START Study material

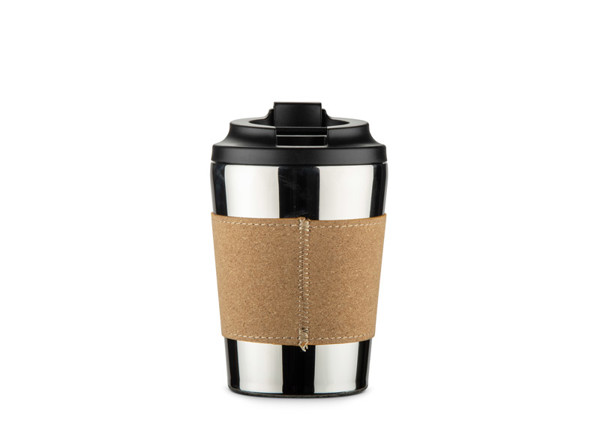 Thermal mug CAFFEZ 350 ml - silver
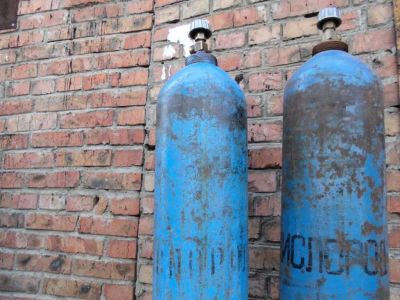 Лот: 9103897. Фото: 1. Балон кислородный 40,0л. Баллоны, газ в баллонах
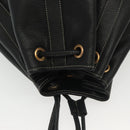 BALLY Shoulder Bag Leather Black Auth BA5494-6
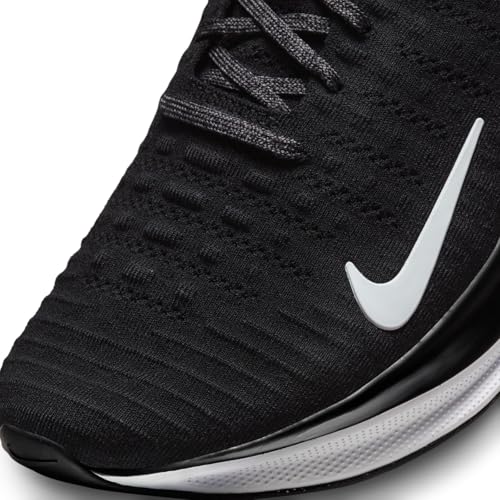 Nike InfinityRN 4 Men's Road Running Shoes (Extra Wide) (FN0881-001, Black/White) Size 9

END Study material
START Study material

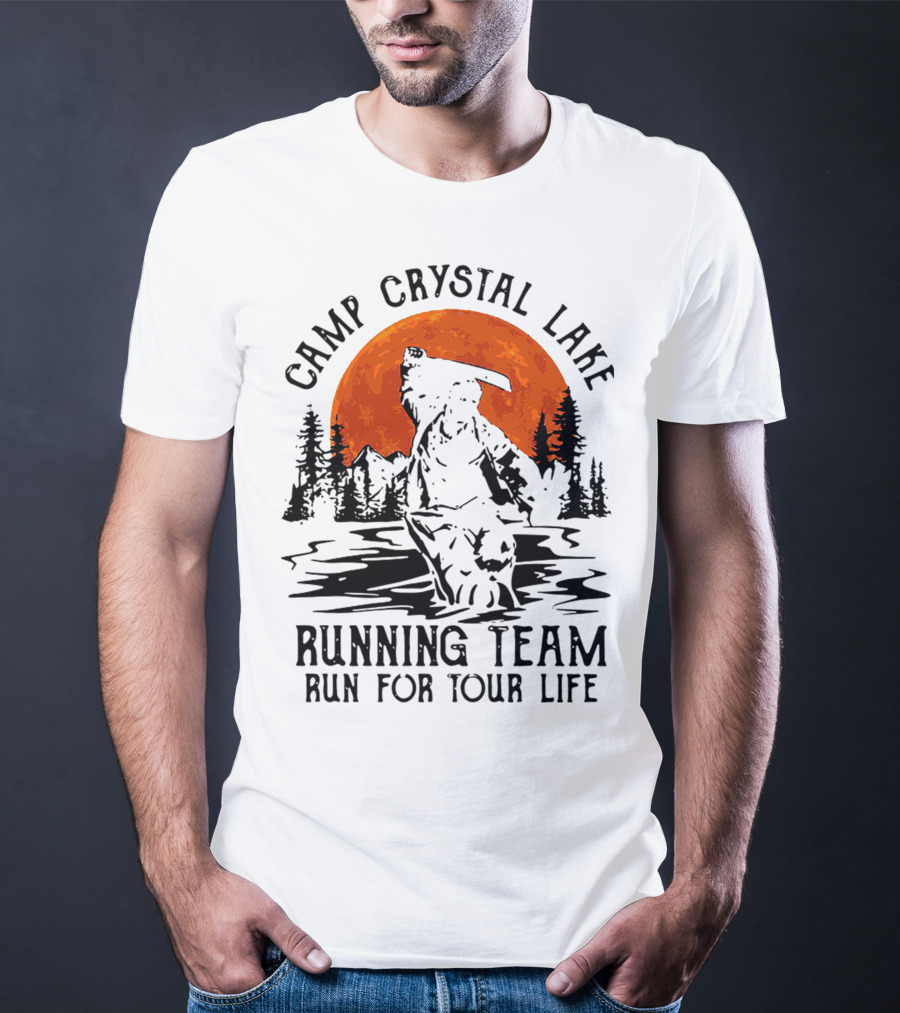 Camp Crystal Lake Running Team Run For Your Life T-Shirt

END Study material

### Problem description
Quote word for word only the lines above from the one containing "Лот: 9103897. Фото: 1." through the one containing "Nike InfinityRN 4". Pictures stay out of your copy.

### Reply to the exercise
 Лот: 9103897. Фото: 1. Балон кислородный 40,0л. Баллоны, газ в баллонах
 BALLY Shoulder Bag Leather Black Auth BA5494-6
 Nike InfinityRN 4 Men's Road Running Shoes (Extra Wide) (FN0881-001, Black/White) Size 9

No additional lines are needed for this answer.